Because of concerns regarding the potential side effects of the antiviral medications, pregnant women can be expected to be hesitant about initiating treatment. However, given the increased risks of significant morbidity and mortality associated with untreated influenza infection, the risk-benefit ratio strongly favors the early initiation of effective antiviral medication.
Pregnant women are in the CDC's high-risk category for early vaccination, and certainly this is the best way to prevent their risk of significant morbidity and mortality. It is important that we educate our support staff to encourage patients to receive the vaccine; studies have shown that flu vaccination rates were low when nurses and front office staff were not committed to and invested in the idea.

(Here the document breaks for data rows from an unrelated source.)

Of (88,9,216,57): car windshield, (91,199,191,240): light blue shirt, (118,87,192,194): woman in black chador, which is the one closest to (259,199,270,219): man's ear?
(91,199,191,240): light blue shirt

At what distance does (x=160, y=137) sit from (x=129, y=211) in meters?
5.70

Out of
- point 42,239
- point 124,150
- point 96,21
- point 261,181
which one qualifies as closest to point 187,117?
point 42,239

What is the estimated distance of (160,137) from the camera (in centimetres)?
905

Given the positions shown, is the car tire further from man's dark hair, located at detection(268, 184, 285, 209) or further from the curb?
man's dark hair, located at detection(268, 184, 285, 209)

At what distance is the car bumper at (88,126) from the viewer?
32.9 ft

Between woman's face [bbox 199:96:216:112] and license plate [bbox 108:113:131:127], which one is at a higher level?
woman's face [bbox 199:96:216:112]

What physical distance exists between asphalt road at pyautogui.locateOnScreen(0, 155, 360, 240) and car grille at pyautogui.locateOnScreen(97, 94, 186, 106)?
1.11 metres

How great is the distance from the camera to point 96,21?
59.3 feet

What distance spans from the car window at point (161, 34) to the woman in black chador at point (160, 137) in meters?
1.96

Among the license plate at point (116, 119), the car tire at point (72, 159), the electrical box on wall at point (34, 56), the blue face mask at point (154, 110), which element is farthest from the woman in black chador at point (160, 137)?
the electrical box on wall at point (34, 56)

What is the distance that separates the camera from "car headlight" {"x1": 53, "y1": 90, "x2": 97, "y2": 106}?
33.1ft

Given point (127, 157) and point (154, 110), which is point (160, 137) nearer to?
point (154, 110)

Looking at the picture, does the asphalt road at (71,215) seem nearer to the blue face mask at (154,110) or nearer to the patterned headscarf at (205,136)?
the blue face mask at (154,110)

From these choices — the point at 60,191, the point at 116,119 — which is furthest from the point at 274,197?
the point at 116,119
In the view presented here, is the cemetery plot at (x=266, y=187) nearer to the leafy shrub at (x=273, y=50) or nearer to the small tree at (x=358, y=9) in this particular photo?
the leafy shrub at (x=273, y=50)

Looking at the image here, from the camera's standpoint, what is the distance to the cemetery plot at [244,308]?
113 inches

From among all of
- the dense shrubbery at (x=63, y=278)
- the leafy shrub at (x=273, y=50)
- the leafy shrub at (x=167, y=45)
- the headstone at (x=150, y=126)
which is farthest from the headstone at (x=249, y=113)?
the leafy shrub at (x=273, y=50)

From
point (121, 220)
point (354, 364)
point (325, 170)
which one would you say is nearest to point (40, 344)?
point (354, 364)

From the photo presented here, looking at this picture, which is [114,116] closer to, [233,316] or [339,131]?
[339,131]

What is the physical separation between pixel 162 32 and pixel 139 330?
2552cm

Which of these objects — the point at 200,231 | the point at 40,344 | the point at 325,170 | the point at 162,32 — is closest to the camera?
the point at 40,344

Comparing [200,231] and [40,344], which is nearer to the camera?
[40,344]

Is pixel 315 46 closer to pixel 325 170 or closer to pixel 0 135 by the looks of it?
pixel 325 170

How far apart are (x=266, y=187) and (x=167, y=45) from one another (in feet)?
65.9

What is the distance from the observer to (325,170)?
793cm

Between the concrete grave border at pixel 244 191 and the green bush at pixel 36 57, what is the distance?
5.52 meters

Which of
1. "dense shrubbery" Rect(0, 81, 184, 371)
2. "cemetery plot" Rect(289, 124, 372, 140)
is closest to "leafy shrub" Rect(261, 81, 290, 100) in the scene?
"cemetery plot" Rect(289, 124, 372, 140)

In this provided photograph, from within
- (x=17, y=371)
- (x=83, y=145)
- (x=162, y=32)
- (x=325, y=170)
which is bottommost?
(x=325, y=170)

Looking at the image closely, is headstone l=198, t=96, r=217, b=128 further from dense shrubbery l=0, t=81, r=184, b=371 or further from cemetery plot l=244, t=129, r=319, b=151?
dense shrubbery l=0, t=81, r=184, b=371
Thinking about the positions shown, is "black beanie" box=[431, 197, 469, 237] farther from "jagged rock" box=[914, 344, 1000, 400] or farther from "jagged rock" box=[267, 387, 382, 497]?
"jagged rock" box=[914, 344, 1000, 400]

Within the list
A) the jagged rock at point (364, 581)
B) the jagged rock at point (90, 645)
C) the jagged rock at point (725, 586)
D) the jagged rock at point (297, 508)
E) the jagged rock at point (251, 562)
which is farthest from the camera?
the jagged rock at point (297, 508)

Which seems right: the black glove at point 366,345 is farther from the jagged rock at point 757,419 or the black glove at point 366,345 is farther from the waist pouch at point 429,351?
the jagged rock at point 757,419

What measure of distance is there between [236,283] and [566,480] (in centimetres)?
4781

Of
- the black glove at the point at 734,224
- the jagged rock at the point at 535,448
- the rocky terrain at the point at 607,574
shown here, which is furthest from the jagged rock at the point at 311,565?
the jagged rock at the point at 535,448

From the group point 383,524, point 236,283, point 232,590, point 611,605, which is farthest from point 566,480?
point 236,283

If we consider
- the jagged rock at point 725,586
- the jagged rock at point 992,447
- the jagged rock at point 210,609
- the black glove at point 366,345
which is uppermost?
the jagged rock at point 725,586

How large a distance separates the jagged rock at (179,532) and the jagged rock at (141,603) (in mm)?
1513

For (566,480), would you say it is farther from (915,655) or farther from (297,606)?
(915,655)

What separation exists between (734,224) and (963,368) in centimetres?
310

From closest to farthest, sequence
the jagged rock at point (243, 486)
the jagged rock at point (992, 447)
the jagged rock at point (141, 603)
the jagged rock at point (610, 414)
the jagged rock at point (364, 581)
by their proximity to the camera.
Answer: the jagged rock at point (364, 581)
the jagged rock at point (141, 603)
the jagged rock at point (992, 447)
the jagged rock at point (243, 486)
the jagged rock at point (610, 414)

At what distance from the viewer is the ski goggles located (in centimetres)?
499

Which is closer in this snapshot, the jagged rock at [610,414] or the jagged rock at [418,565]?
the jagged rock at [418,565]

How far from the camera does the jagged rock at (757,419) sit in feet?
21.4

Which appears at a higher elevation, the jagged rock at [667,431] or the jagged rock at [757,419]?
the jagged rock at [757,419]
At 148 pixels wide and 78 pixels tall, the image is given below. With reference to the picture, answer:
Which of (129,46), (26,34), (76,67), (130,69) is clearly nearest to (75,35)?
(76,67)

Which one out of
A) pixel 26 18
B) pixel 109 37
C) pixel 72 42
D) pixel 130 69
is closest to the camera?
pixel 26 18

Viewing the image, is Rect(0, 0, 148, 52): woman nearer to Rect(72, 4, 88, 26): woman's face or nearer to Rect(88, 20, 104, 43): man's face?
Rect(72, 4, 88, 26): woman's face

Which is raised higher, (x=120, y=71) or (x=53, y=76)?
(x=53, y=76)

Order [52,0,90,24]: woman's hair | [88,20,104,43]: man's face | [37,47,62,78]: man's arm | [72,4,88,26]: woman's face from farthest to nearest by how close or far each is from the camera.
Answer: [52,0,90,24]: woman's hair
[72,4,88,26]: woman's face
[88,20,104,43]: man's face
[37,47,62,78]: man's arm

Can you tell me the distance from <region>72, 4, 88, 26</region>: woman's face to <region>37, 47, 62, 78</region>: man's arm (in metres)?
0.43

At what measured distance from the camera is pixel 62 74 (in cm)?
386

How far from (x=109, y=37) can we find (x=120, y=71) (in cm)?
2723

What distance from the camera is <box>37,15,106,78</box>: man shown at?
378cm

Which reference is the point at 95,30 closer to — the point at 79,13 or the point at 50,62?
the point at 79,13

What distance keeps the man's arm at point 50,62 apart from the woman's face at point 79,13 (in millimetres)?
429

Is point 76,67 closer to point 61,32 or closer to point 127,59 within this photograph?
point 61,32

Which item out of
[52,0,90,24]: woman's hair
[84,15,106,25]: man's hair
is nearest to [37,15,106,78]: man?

There is only a small chance that individuals will acquire the seasonal influenza strain, but because pregnant women face increased risks with seasonal influenza as well, the CDC has recommended that they should still receive the seasonal influenza vaccine.
Vaccination also will protect pregnant women against the potential dangers of sequential influenza infections; being compromised with an infection of seasonal flu would potentially further increase a pregnant woman's risk of becoming severely ill with a subsequent pandemic H1N1 infection.
Public health measures call for “social distancing” as a nonpharmacologic method of influenza prevention—that is, these measures recommend limiting the number of people one is surrounded by or exposed to. Such measures have special meaning for us as obstetricians. It is imperative that we see infected and noninfected patients at separate time periods and/or in separate locations, and that we limit the numbers of pregnant women coming into our offices for prenatal care in the midst of a pandemic.
The use of masks and other standard infection control procedures also is imperative, and will help decrease viral transmission. But we must do more. We don't want one infected patient sitting in our waiting room with 10 other noninfected patients. Given what we know about the transmissibility of the virus, at least three or four of them would become infected in such a scenario.